Tempe engineers present draft of plan to eliminate traffic fatalities

The Vision Zero campaign asserts that no traffic deaths are acceptable

In the pedestrian-filled streets of Tempe, a new initiative has decided how many traffic deaths are acceptable: none. 

City engineers presented the rough draft of the city's Vision Zero action plan at a public meeting in Tempe last night. The plan, which is the result of meetings with engineers, public safety workers and staff from ASU, includes improved street lighting and infrastructure for bicyclists and pedestrians. 

The end-goal of the plan is to totally eliminate traffic fatalities on Tempe streets.

“We’re here to save lives,” said Julian Dresang, a traffic engineer with the city, at the meeting. “That’s not even a question.
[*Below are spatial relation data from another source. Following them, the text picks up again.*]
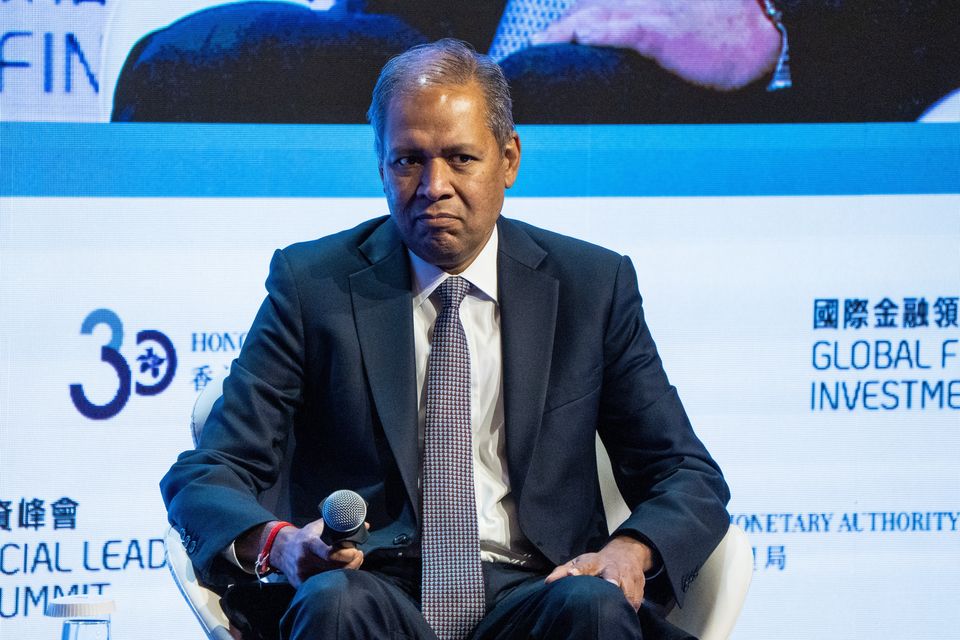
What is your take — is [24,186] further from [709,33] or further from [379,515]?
[709,33]

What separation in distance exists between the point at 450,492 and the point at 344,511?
0.43m

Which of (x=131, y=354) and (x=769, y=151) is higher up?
(x=769, y=151)

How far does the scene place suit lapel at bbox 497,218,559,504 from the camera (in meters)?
2.20

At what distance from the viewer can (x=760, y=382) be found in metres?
3.41

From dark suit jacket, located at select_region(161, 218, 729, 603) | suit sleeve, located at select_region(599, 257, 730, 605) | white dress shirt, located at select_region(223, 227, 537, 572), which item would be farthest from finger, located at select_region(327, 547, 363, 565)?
suit sleeve, located at select_region(599, 257, 730, 605)

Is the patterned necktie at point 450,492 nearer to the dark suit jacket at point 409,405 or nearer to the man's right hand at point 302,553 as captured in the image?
Answer: the dark suit jacket at point 409,405

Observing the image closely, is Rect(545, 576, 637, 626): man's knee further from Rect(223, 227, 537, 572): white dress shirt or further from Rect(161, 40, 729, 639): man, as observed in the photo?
Rect(223, 227, 537, 572): white dress shirt

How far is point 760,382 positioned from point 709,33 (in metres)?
1.01

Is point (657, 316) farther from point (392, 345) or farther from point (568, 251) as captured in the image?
point (392, 345)

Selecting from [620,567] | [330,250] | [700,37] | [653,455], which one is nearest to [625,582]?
[620,567]

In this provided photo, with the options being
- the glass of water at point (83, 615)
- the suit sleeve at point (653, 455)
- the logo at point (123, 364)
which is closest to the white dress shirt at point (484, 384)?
the suit sleeve at point (653, 455)

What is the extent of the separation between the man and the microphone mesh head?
0.31m

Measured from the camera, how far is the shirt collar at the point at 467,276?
91.1 inches

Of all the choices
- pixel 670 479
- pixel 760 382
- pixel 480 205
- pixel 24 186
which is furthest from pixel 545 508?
pixel 24 186
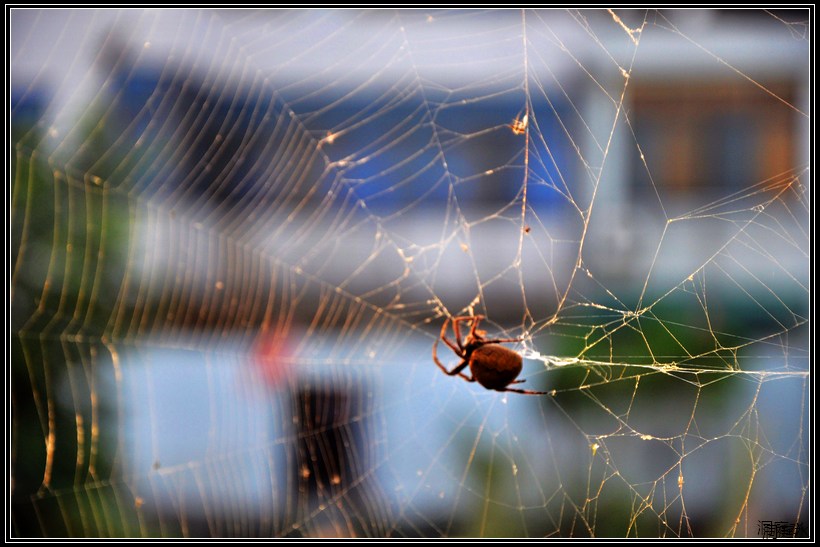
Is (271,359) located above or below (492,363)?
above

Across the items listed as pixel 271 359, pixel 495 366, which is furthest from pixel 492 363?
pixel 271 359

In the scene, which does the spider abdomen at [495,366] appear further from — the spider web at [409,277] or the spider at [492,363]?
the spider web at [409,277]

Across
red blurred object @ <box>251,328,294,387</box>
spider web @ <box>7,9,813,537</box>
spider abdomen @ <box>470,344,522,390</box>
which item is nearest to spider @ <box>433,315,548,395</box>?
spider abdomen @ <box>470,344,522,390</box>

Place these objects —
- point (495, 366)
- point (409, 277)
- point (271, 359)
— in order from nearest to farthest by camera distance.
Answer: point (495, 366) → point (271, 359) → point (409, 277)

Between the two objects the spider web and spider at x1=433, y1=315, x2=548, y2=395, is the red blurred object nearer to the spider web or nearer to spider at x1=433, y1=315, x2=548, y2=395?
the spider web

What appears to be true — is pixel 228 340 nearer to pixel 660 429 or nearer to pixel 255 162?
pixel 255 162

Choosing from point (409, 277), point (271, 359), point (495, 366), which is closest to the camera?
point (495, 366)

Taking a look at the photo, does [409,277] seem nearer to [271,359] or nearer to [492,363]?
[271,359]
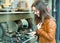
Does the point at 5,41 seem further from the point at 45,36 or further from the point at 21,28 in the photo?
the point at 45,36

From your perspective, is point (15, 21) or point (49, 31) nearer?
point (49, 31)

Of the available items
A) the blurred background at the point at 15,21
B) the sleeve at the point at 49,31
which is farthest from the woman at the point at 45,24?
the blurred background at the point at 15,21

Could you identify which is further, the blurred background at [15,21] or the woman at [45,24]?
the blurred background at [15,21]

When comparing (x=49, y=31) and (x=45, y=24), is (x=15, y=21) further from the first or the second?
(x=49, y=31)

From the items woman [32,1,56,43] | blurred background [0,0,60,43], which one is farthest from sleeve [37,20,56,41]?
blurred background [0,0,60,43]

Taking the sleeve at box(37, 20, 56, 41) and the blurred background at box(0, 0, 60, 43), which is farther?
the blurred background at box(0, 0, 60, 43)

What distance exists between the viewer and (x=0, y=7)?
3.30 meters

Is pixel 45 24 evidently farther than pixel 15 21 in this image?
No

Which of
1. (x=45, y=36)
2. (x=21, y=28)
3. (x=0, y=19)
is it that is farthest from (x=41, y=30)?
(x=21, y=28)

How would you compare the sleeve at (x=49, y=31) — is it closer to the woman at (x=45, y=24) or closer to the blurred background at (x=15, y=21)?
the woman at (x=45, y=24)

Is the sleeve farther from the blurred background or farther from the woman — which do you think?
the blurred background

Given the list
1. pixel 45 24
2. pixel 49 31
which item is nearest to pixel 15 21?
pixel 45 24

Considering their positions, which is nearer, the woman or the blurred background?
the woman

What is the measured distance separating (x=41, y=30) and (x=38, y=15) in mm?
216
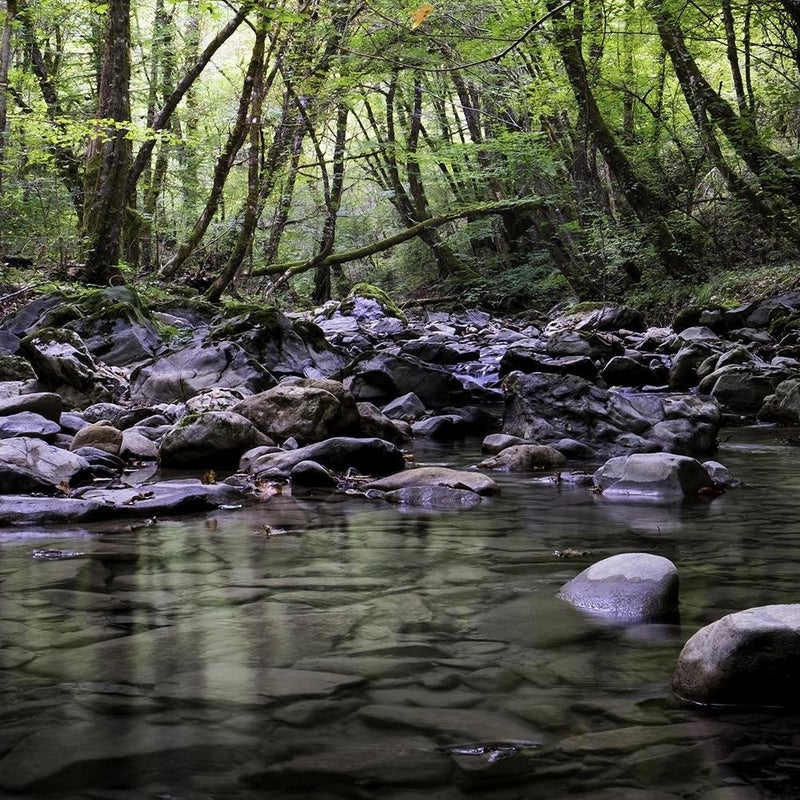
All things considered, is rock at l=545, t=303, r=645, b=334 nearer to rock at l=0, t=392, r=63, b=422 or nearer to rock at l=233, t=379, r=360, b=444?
rock at l=233, t=379, r=360, b=444

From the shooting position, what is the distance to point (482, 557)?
3426mm

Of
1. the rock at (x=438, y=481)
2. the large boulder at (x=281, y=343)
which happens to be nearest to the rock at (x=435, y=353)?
the large boulder at (x=281, y=343)

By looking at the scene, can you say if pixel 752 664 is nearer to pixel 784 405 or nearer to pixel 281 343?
pixel 784 405

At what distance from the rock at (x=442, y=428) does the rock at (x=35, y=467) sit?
11.0 feet

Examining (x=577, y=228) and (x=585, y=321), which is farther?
(x=577, y=228)

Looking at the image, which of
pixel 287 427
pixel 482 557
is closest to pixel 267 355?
pixel 287 427

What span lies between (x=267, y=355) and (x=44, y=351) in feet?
7.86

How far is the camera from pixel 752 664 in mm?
1849

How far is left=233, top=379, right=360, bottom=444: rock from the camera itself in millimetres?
6605

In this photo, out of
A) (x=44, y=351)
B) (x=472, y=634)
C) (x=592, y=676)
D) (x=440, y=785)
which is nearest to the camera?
(x=440, y=785)

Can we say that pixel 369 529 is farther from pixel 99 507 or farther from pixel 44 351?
pixel 44 351

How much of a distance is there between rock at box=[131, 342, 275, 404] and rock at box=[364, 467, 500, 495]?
3885mm

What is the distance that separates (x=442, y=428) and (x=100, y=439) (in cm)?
301

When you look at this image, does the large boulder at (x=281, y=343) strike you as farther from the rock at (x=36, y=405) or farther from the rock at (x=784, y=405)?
the rock at (x=784, y=405)
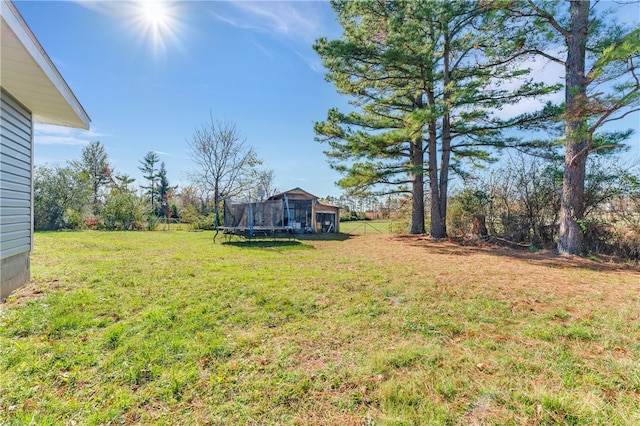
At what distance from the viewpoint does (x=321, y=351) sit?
2441 millimetres

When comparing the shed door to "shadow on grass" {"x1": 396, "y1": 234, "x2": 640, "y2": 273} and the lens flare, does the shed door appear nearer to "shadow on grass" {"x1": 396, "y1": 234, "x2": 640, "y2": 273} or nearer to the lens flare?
"shadow on grass" {"x1": 396, "y1": 234, "x2": 640, "y2": 273}

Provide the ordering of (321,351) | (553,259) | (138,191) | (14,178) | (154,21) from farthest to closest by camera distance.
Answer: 1. (138,191)
2. (553,259)
3. (154,21)
4. (14,178)
5. (321,351)

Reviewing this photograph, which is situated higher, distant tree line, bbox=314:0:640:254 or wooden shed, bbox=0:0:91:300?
distant tree line, bbox=314:0:640:254

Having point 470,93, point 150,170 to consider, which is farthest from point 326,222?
point 150,170

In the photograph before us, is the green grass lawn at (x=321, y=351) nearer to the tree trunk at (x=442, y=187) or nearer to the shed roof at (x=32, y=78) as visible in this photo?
the shed roof at (x=32, y=78)

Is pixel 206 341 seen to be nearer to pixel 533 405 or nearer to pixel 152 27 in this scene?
pixel 533 405

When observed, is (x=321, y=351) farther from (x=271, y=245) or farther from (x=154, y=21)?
(x=271, y=245)

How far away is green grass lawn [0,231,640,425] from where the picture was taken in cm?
172

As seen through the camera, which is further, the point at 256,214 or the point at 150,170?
the point at 150,170

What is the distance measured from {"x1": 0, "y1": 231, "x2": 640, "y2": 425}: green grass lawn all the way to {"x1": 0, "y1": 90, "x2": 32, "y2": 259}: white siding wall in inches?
31.6

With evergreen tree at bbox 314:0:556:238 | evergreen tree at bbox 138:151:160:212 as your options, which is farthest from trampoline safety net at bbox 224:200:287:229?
evergreen tree at bbox 138:151:160:212

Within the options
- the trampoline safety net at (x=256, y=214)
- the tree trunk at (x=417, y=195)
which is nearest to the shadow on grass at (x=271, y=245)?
the trampoline safety net at (x=256, y=214)

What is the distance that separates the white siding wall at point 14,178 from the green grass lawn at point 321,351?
802 mm

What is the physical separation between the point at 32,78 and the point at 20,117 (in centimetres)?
123
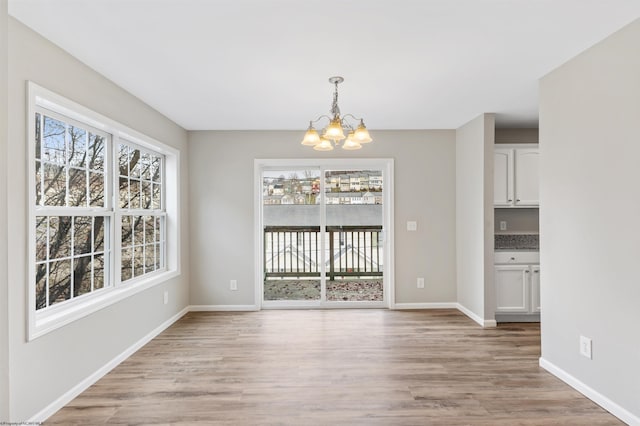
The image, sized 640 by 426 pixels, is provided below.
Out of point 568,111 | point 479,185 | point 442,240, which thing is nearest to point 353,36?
point 568,111

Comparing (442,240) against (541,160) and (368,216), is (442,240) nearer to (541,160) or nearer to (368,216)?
(368,216)

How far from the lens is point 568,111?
2783 millimetres

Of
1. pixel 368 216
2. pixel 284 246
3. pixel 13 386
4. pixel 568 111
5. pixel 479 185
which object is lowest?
pixel 13 386

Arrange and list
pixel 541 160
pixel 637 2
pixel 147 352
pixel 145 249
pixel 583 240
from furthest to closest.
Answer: pixel 145 249 < pixel 147 352 < pixel 541 160 < pixel 583 240 < pixel 637 2

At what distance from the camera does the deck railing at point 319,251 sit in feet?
16.9

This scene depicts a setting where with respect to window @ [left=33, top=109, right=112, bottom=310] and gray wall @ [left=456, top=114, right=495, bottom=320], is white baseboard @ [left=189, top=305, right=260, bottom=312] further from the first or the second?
gray wall @ [left=456, top=114, right=495, bottom=320]

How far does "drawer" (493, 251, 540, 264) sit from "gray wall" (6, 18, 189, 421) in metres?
3.93

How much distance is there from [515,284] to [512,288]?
58mm

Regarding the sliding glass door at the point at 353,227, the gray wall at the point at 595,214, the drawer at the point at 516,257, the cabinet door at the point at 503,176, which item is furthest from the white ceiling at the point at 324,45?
the drawer at the point at 516,257

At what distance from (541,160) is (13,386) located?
402cm

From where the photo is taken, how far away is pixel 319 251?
517 cm

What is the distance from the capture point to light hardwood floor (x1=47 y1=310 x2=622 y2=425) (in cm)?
237

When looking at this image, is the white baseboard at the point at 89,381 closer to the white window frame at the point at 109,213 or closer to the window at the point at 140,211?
the white window frame at the point at 109,213

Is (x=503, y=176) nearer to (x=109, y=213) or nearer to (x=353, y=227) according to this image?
(x=353, y=227)
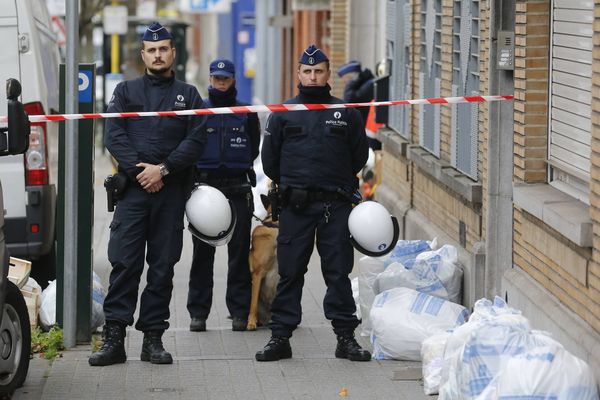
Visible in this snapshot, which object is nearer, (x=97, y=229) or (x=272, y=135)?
(x=272, y=135)

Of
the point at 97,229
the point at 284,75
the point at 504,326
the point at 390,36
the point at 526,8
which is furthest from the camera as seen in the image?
the point at 284,75

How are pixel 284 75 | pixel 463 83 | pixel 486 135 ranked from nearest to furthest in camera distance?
pixel 486 135 → pixel 463 83 → pixel 284 75

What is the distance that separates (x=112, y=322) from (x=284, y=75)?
28298 mm

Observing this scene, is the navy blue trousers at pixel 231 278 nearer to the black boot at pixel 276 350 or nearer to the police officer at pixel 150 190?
the black boot at pixel 276 350

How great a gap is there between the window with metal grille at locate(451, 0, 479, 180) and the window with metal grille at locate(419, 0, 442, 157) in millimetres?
848

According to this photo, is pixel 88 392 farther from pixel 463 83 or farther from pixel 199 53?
pixel 199 53

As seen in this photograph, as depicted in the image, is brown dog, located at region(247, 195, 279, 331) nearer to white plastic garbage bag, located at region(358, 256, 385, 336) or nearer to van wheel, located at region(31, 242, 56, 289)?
white plastic garbage bag, located at region(358, 256, 385, 336)

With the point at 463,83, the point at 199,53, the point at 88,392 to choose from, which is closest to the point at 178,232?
the point at 88,392

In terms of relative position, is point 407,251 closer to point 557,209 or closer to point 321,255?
point 321,255

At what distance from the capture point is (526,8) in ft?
29.2

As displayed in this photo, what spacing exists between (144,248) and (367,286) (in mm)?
1921

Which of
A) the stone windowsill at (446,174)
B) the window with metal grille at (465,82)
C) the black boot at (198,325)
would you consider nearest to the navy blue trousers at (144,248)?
the black boot at (198,325)

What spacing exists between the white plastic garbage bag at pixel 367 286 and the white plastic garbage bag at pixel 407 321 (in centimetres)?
61

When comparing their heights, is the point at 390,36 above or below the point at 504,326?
above
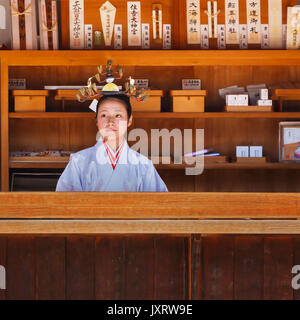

Traffic deaths and severe injuries are preventable.”

He said safety is everybody’s responsibility, but more of that responsibility should be placed on roadway engineers, designers and policymakers rather than the victims of traffic crashes.

One action called for in the plan is lining residential streets with LED lights, which Dresang said would improve both safety and sustainability. 

Vision Zero, which originated in Sweden in the 1990s, has been adopted by cities including Seattle, New York and Portland.

Other prevention strategies include educating drivers on safety, identifying intersections that could improve bicycle detection and proactively identify locations where visibility is obstructed.

Public support of the initiative is crucial to success, city officials said. To that end, the Tempe city council recently voted to make distracted driving a primary offense — this means that using a phone while driving is grounds for a ticket.

Read more:  Tempe city ordinance makes distracted driving a primary offense

Ron Elcock, a spokesperson for Tempe police, said the new law is a step in the right direction to improve safety in Tempe. 

“Distracted driving has contributed to several major accidents,” Elcock said. “For the police department, our overall goal is to reduce harm, and this assists us in accomplishing that goal.”

He said that in the time it takes to read a text, a driver could travel the distance of a football field. 

TaiAnna Yee, a spokesperson for transportation with the city of Tempe, said Vision Zero was adopted by the city last year, but last night was the first time concrete details about how the plan would be implemented in Tempe came out. 

“Vision Zero basically says that no loss of life is acceptable, and we also need to look internally at how to make our streets as safe as possible,” Yee said. “Distracted driving is just one of the many elements that we’re using.” 

Dresang said that because of the city's college population, Tempe has specific challenges that may differentiate it from others municipalities adopting the initiative.

Whether they're commuters or riding scooters, the new batch of students that comes to Tempe every year means a lot of new people for the city to educate on safe driving. Plus, Dresang said college-aged drivers often take more risks.

“We can’t solve this problem with just the city of Tempe, our hope is that some neighboring communities also start developing these strategies and it grows at a state level,” he said. “As we increase dialogue, it could really snowball larger and save more lives."